§ What you are asked to do
All the data should be repeated exactly. Any image in it is left out.

Image-caption web data:
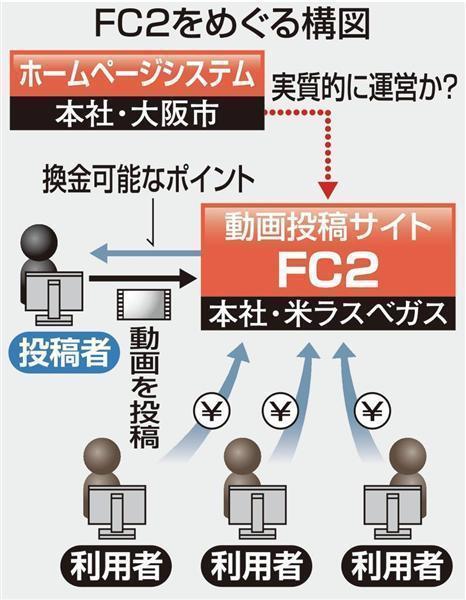 動画 サイト 違法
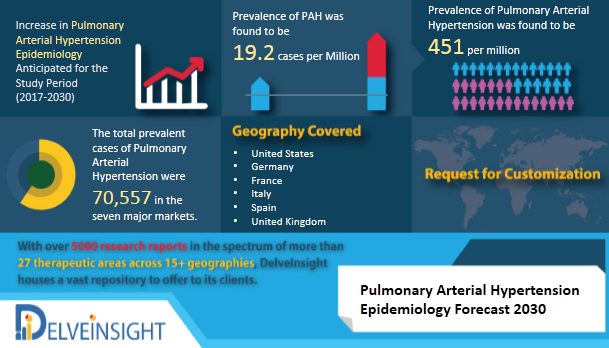 Pulmonary Arterial Hypertension Epidemiology Forecast to 2030 by DelveInsight
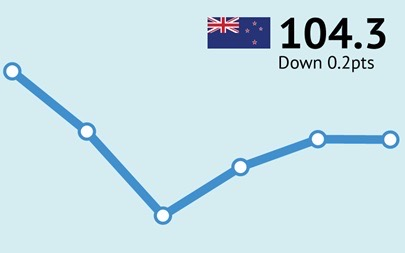 ANZ-Roy Morgan New Zealand Consumer Confidence virtually unchanged at 104.3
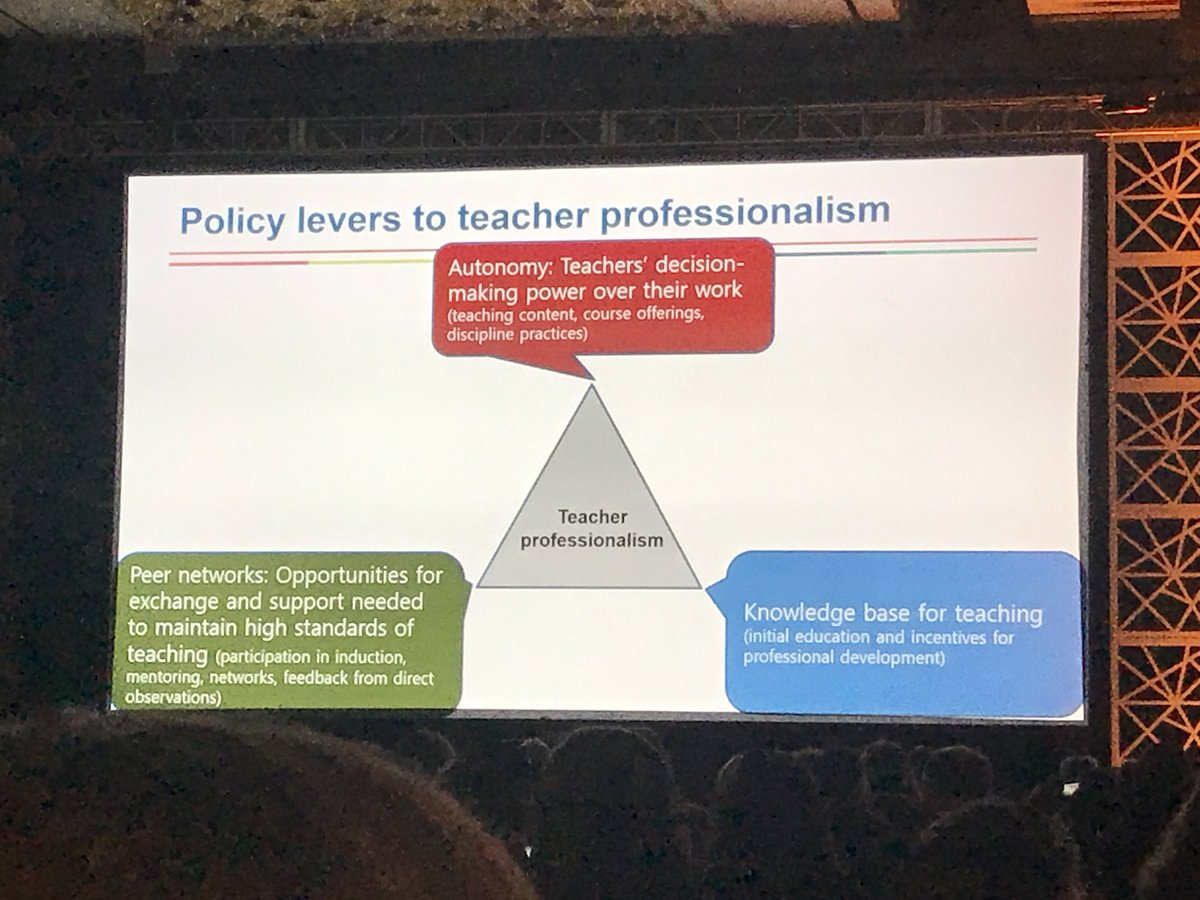 Levers to increasing teacher professionalism from Andreas Schleicher at #EIE18 <br>http://pic.twitter.com/nU6ILOVg70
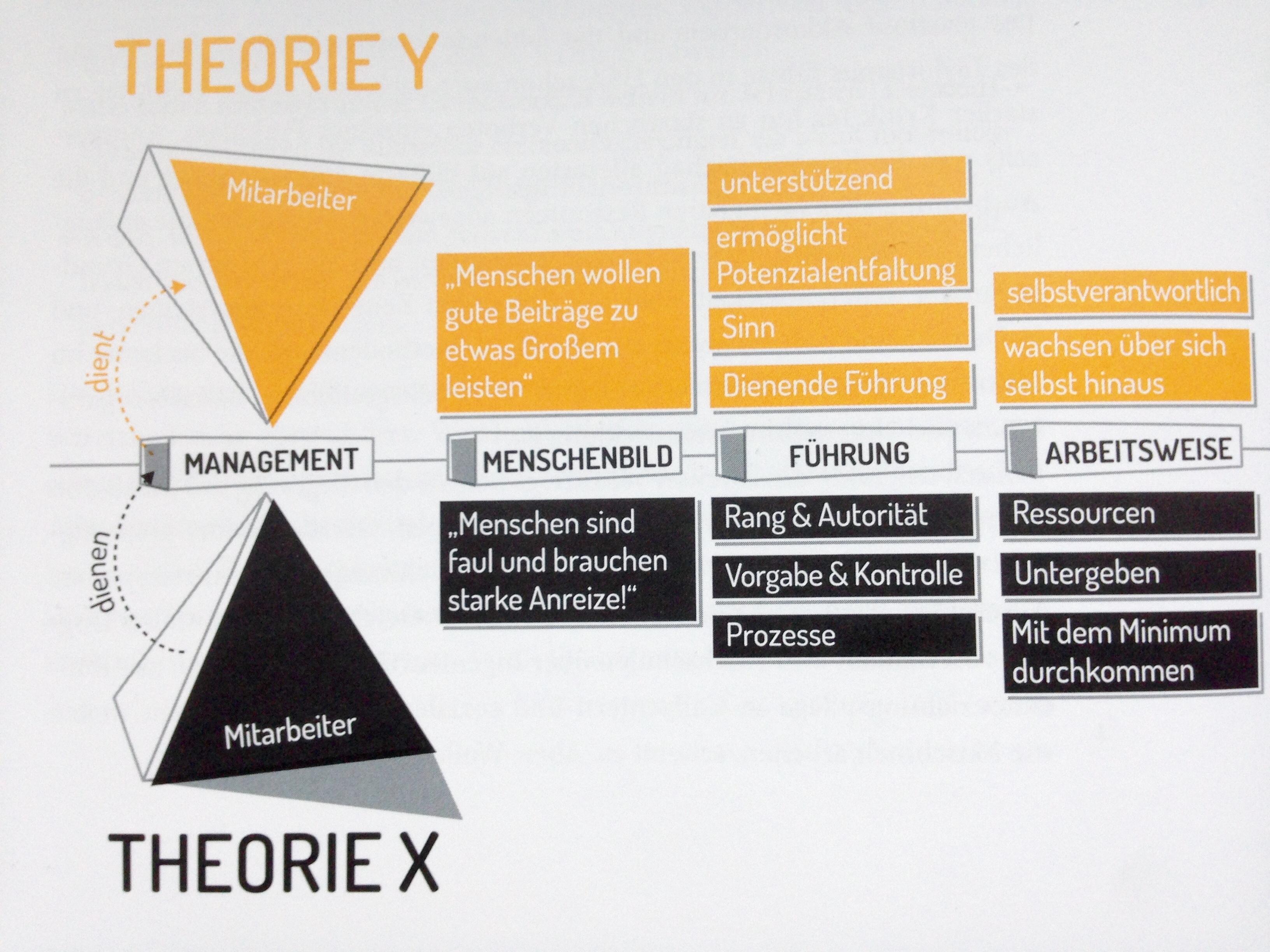 Theorie Y und Theorie X nach dem Psychologen Mc Gregor aus dem Buch Management Y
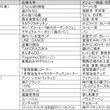 E1A新名神高速道路(川西IC~神戸JCT間)に新しいSAが誕生します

§ Task answer
 動画 サイト 違法
 Pulmonary Arterial Hypertension Epidemiology Forecast to 2030 by DelveInsight
 ANZ-Roy Morgan New Zealand Consumer Confidence virtually unchanged at 104.3
 Levers to increasing teacher professionalism from Andreas Schleicher at #EIE18 <br>http://pic.twitter.com/nU6ILOVg70
 Theorie Y und Theorie X nach dem Psychologen Mc Gregor aus dem Buch Management Y
 E1A新名神高速道路(川西IC~神戸JCT間)に新しいSAが誕生します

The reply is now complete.